Treasuries the best performers .... at a mighty 1.9pc return
Thursday 1st October 2015
Treasuries the best performers .... at a mighty 1.9pc
return
Ref : "In Shadow of Fed Liftoff, Treasuries Top All
Other Investments" , Bloomberg Markets
In spite of the benign inflation scenario, one
instinctively feels that the threat of rate hikes that been with us all year
should depress Treasuries markets more than most. It doesn't say much for other
investments therefore to read that in an analysis of the performance of US
asset classes over the first three quarters of 2015, US Treasuries lead the field
with a return of just 1.9pc. Mind you, the other runners in this particular
race have been an unusually ropey bunch, and Treasuries do have their
"safe-haven" status in their favour.
Stocks : Speculation that China's economy is slowing
faster than officials will admit, and the subsequent devaluation of the yuan
caused a rout in global equities and a surge in volatility. The S&P 500
Index has fallen 5.3pc this year.
Corporate Bonds : In more "normal" times, one
would expect corporate bonds to follow Treasuries pretty closely. In fact, with
rates so low but a hike(s) on the horizon, companies have been rushing to take advantage of the
favourable conditions in the debt markets while they still can. Heavy issuance
and the resulting increase in supply means that corporates have under performed
their governmental cousins, showing a loss of 0.1pc year-to-date.
Junk Bonds : More of the same, except that since many of
the energy companies raise money in the high-yield bond market these fellows
have also had to cope with the dramatic fall in the price of oil. Performance
year-to-date ? - 2.1pc.
Commodities : Ah, one of the stories of an eventful nine
months. The oil price slump, and China's slowdown that has lead to falling
demand across a range of commodities, means that the S&P Goldman Sachs
Commodity Index has dropped 14.1pc this year. There are many different
commodity indices, and some of them look considerably worse than that.
So, all in all, a pretty uninspiring tale...... though it
might possibly make you feel a little better if you're disappointed with the
performance of your own portfolio. It's not been easy.....

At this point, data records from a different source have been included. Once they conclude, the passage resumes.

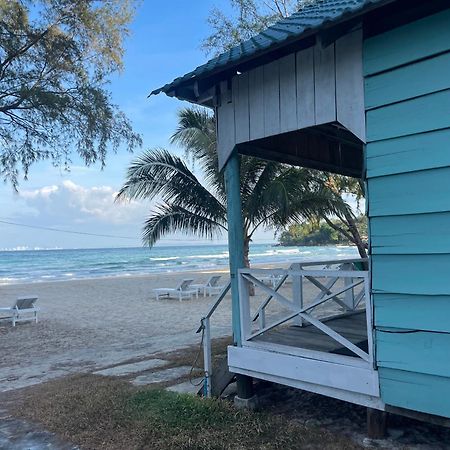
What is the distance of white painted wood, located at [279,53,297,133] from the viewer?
14.8 ft

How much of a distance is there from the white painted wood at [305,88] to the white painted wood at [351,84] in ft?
0.95

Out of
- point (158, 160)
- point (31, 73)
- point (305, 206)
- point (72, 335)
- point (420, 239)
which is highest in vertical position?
point (31, 73)

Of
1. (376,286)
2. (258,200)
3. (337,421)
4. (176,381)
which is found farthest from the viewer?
(258,200)

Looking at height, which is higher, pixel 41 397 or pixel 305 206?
pixel 305 206

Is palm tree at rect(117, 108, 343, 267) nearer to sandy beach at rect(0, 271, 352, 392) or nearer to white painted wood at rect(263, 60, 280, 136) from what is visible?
sandy beach at rect(0, 271, 352, 392)

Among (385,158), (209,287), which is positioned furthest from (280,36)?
(209,287)

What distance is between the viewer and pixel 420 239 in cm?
353

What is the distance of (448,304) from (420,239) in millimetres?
509

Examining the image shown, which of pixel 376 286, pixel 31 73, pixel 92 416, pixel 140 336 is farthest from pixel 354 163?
pixel 31 73

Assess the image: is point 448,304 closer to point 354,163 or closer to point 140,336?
point 354,163

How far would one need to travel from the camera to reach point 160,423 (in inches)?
172

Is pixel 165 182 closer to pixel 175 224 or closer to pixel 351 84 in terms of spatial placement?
pixel 175 224

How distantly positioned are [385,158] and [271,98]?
147 cm

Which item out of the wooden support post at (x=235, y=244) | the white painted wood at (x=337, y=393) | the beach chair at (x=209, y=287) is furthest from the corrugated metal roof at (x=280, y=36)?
the beach chair at (x=209, y=287)
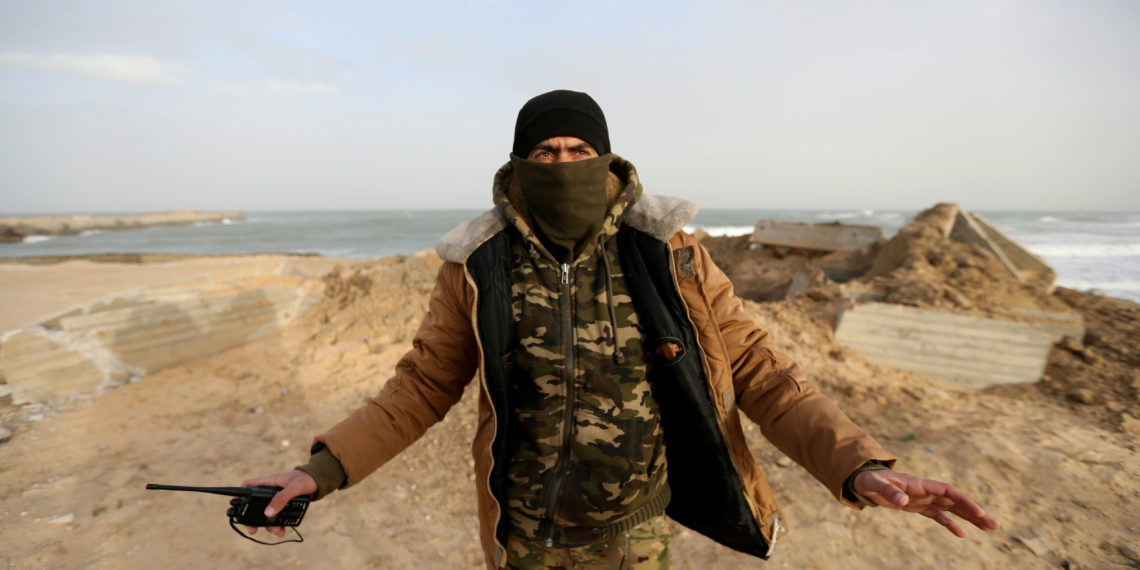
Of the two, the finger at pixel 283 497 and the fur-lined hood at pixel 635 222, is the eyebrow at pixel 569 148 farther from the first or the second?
the finger at pixel 283 497

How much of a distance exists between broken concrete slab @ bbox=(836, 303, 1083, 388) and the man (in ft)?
15.1

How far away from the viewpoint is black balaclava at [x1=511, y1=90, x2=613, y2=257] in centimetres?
153

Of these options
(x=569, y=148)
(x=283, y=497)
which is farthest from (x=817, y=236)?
(x=283, y=497)

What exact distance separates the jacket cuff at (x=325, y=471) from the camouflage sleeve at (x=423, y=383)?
5 centimetres

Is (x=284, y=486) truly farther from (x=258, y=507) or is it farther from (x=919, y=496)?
(x=919, y=496)

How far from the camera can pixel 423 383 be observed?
1628mm

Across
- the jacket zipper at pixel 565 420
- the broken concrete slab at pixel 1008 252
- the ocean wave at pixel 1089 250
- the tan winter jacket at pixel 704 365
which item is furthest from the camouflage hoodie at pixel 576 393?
the ocean wave at pixel 1089 250

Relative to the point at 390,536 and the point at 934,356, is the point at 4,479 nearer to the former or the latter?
the point at 390,536

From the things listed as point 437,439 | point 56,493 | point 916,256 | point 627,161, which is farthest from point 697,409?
point 916,256

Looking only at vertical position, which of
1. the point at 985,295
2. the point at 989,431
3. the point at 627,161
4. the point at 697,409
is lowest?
the point at 989,431

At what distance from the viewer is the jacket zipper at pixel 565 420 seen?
4.92ft

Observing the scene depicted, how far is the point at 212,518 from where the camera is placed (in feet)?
10.8

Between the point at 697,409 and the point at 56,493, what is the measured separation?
4.72 metres

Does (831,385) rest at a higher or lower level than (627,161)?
lower
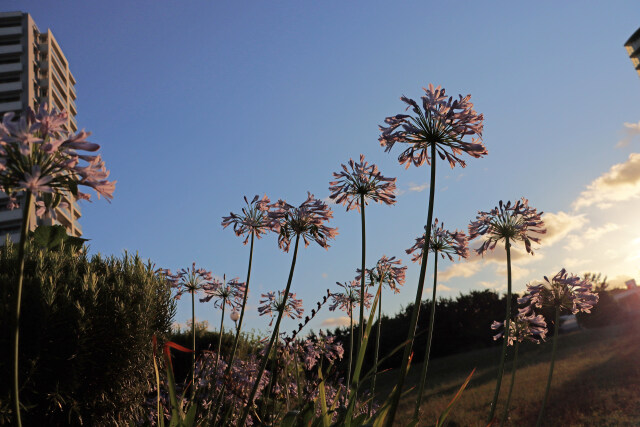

LOOK OUT TOMORROW (FRIDAY) FOR SEPTEMBER US EMPLOYMENT
DATA :
Non-Farm Payrolls. :
Consensus +203,000 , previous +173,000
Unemployment Rate.
: Consensus 5.1pc, previous 5.1pc
Average Hourly Earnings. : Consensus +0.2pc, previous +0.3pc
Just about the most important monthly data (along with
inflation numbers) with regard to Fed decision-making, a strong report would
increase pressure on the Fed to hike rates sooner rather than later. In fact,
data even approaching consensus estimates for NFP would probably have the hawks
saying that the economy is rapidly closing in on effective full employment, so
"Act now!"..... which would be fair enough. But if the lack of action
in September told us one thing, it was that the Fed are keeping an eye on
global concerns as well as domestic.